[Passage shown]
##############################

Girolamo Abos, last name also given Avos or d'Avossa and baptized Geronimo Abos (16 November 1715 – May 1760), was a Maltese-Italian composer of both operas and church music.

Born in Valletta, Malta, son of Gian Tommaso Abos, whose father was a Frenchman from Castellane and Rosa Farrugia, Abos studied under Leonardo Leo and Francesco Durante in Naples. In 1756, he became Maestro al Cembalo (Director of Music) at the Italian Theatre in London. In 1758 he returned to Italy as a teacher at the Conservatorio della Pietà de' Turchini in Naples, where Giovanni Paisiello was one of his pupils. He wrote fourteen operas for the opera houses in Naples, Rome, and London, of which Tito Manlio (Naples, 1751) was the most successful. After 1758 he composed a good deal of church music, including seven masses and several litanies. He died in Naples. Many of his sacred works, oratorios, and the opera Pelopida have been edited by the Australian musicologist and conductor Richard Divall, and are freely available.

##############################

[Recorded information]

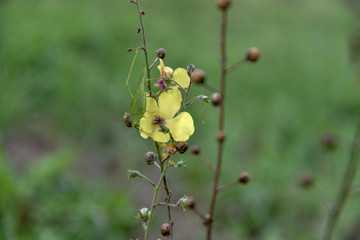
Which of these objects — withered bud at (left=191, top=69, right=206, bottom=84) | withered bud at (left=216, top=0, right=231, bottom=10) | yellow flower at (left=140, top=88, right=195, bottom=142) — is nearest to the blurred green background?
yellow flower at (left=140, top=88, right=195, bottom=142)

##############################

[Stated problem] Return the part of the Girolamo Abos biography that begins at the words "Born in Valletta, Malta, son" and stops after "are freely available.", copied word for word.

[Solved problem]
Born in Valletta, Malta, son of Gian Tommaso Abos, whose father was a Frenchman from Castellane and Rosa Farrugia, Abos studied under Leonardo Leo and Francesco Durante in Naples. In 1756, he became Maestro al Cembalo (Director of Music) at the Italian Theatre in London. In 1758 he returned to Italy as a teacher at the Conservatorio della Pietà de' Turchini in Naples, where Giovanni Paisiello was one of his pupils. He wrote fourteen operas for the opera houses in Naples, Rome, and London, of which Tito Manlio (Naples, 1751) was the most successful. After 1758 he composed a good deal of church music, including seven masses and several litanies. He died in Naples. Many of his sacred works, oratorios, and the opera Pelopida have been edited by the Australian musicologist and conductor Richard Divall, and are freely available.